The task:
Copy out the data below, substituting "camera's position" for every "photographer's position" and keeping everything else the same. Omit the pictures from your copy.

Input data:
::::
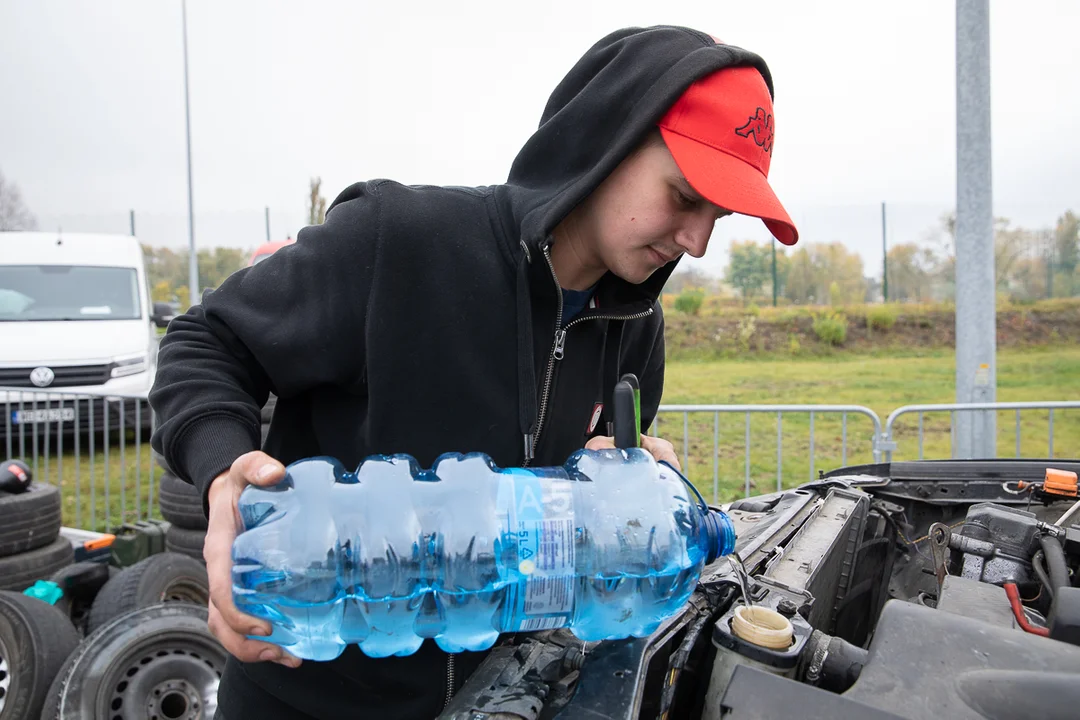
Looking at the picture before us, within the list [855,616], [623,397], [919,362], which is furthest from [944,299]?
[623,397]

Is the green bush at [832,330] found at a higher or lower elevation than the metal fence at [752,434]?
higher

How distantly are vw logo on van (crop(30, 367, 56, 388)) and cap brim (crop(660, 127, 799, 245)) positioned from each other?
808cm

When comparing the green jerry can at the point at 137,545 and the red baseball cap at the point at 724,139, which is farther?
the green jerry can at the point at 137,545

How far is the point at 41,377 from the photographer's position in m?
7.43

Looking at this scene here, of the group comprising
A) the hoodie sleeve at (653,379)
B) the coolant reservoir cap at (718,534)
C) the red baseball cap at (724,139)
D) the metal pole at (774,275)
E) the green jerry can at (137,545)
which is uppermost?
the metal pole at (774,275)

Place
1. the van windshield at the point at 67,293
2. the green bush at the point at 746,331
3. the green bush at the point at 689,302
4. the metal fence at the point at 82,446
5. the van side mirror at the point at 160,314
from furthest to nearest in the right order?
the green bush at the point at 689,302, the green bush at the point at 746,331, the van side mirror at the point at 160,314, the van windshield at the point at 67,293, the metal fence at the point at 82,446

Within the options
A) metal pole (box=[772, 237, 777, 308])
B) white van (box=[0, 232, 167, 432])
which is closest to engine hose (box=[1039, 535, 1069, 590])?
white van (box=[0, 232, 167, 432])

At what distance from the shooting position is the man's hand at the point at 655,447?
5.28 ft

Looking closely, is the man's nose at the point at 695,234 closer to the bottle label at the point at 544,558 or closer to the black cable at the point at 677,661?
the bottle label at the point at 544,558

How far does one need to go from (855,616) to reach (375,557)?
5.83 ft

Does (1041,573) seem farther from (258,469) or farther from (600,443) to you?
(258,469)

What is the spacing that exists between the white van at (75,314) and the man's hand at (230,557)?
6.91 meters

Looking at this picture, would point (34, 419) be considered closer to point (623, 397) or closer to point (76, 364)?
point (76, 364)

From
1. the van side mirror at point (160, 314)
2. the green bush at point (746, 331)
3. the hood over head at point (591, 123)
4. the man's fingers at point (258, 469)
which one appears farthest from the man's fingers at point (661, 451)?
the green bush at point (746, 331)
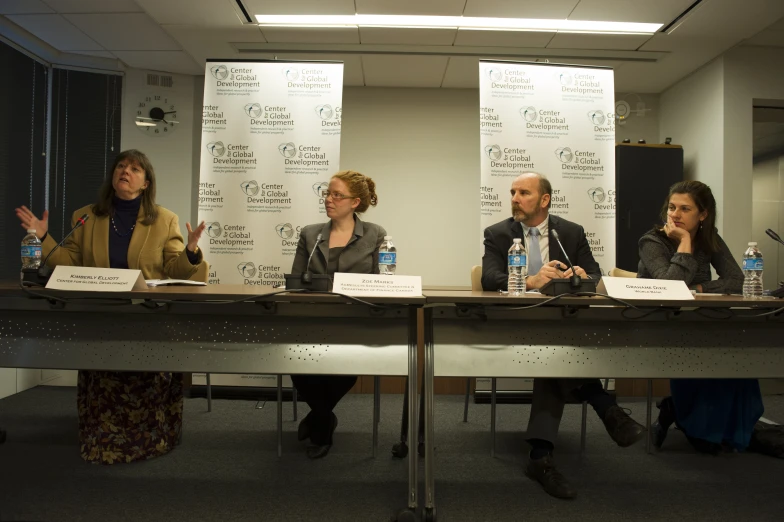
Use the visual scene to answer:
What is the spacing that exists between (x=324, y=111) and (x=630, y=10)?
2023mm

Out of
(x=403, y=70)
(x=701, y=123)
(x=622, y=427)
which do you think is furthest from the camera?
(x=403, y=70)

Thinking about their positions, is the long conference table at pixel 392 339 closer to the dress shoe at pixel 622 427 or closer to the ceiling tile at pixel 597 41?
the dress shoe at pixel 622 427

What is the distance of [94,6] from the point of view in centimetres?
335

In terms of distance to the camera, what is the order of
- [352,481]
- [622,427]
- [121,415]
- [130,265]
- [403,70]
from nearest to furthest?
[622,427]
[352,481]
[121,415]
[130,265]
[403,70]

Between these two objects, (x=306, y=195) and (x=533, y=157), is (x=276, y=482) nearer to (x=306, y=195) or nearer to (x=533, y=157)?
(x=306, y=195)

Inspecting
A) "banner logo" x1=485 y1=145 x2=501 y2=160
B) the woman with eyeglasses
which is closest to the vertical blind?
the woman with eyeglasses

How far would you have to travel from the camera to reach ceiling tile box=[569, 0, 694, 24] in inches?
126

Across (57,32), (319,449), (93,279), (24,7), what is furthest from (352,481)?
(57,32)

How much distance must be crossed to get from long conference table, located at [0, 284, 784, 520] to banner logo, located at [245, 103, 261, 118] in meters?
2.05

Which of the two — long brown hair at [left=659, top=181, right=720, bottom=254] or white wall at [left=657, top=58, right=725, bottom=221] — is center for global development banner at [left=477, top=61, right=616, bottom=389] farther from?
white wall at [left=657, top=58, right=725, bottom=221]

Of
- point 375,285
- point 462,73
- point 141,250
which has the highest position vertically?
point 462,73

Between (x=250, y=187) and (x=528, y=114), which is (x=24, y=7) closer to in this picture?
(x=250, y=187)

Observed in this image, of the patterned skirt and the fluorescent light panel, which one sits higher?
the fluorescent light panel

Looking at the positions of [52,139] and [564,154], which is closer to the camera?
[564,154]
::::
Exercise response:
Looking at the picture before us, within the list [855,616], [623,397], [919,362], which is furthest from [944,299]?
[623,397]

Is the green bush at [832,330] found at a higher or lower elevation than the metal fence at [752,434]?
higher

How distantly are vw logo on van (crop(30, 367, 56, 388)) and cap brim (crop(660, 127, 799, 245)) positioned from each other?
808cm

When comparing the green jerry can at the point at 137,545 and the red baseball cap at the point at 724,139, which is farther?
the green jerry can at the point at 137,545

How far is the point at 41,377 from the camera's position in m?
7.43

Looking at this scene here, of the group comprising
A) the hoodie sleeve at (653,379)
B) the coolant reservoir cap at (718,534)
C) the red baseball cap at (724,139)
D) the metal pole at (774,275)
E) the green jerry can at (137,545)
which is uppermost?
the metal pole at (774,275)

Place
1. the van windshield at the point at 67,293
2. the green bush at the point at 746,331
3. the green bush at the point at 689,302
4. the metal fence at the point at 82,446
5. the van side mirror at the point at 160,314
from furthest to nearest in the right order?
the green bush at the point at 689,302, the green bush at the point at 746,331, the van side mirror at the point at 160,314, the van windshield at the point at 67,293, the metal fence at the point at 82,446

Within the options
A) metal pole (box=[772, 237, 777, 308])
B) white van (box=[0, 232, 167, 432])
which is closest to engine hose (box=[1039, 535, 1069, 590])?
white van (box=[0, 232, 167, 432])

At what distance from the shooting position is the man's hand at the point at 655,447?
5.28 ft

Looking closely, is the man's nose at the point at 695,234 closer to the bottle label at the point at 544,558 or closer to the black cable at the point at 677,661?
the bottle label at the point at 544,558

How far does one need to go from (855,616) to reach (375,557)?
5.83 ft

Does (1041,573) seem farther from (258,469) or farther from (600,443) to you?
(258,469)

What is the spacing that exists between the white van at (75,314) and the man's hand at (230,557)?
6.91 meters

Looking at this picture, would point (34, 419) be considered closer to point (623, 397) or closer to point (76, 364)?
point (76, 364)

From
1. the van side mirror at point (160, 314)
2. the green bush at point (746, 331)
3. the hood over head at point (591, 123)
4. the man's fingers at point (258, 469)
which one appears farthest from the man's fingers at point (661, 451)?
the green bush at point (746, 331)
Use the visual scene to answer:
What is the spacing that exists between (x=324, y=111) and (x=630, y=10)?
2023mm

Out of
(x=403, y=70)
(x=701, y=123)
(x=622, y=427)
which do you think is furthest from the camera?
(x=403, y=70)

Thinking about their positions, is the long conference table at pixel 392 339 closer to the dress shoe at pixel 622 427 or closer to the ceiling tile at pixel 597 41?
the dress shoe at pixel 622 427

What is the distance of [94,6] from the point of view in centimetres?
335

In terms of distance to the camera, what is the order of
- [352,481]
- [622,427]
- [121,415]
- [130,265]
- [403,70]
from nearest to furthest?
[622,427]
[352,481]
[121,415]
[130,265]
[403,70]

Between these two objects, (x=306, y=195) and (x=533, y=157), is (x=276, y=482) nearer to (x=306, y=195) or nearer to (x=533, y=157)?
(x=306, y=195)

Inspecting
A) "banner logo" x1=485 y1=145 x2=501 y2=160
B) the woman with eyeglasses
which is closest to the vertical blind?
the woman with eyeglasses

How far would you have to travel from the camera to reach ceiling tile box=[569, 0, 694, 24] in inches?
126

Across (57,32), (319,449), (93,279), (24,7), what is furthest from (352,481)?
(57,32)

How much distance must be crossed to get from long conference table, located at [0, 284, 784, 520] to banner logo, located at [245, 103, 261, 118] in meters?
2.05

Which of the two — long brown hair at [left=659, top=181, right=720, bottom=254] or white wall at [left=657, top=58, right=725, bottom=221] — is center for global development banner at [left=477, top=61, right=616, bottom=389] farther from?
white wall at [left=657, top=58, right=725, bottom=221]

Of
- point 375,285
- point 462,73
- point 141,250
which has the highest position vertically?
point 462,73

Between (x=250, y=187) and (x=528, y=114), which is (x=24, y=7) closer to in this picture?
(x=250, y=187)

Observed in this image, of the patterned skirt and the fluorescent light panel, which one sits higher?
the fluorescent light panel

Looking at the positions of [52,139] and [564,154], which is closer to the camera?
[564,154]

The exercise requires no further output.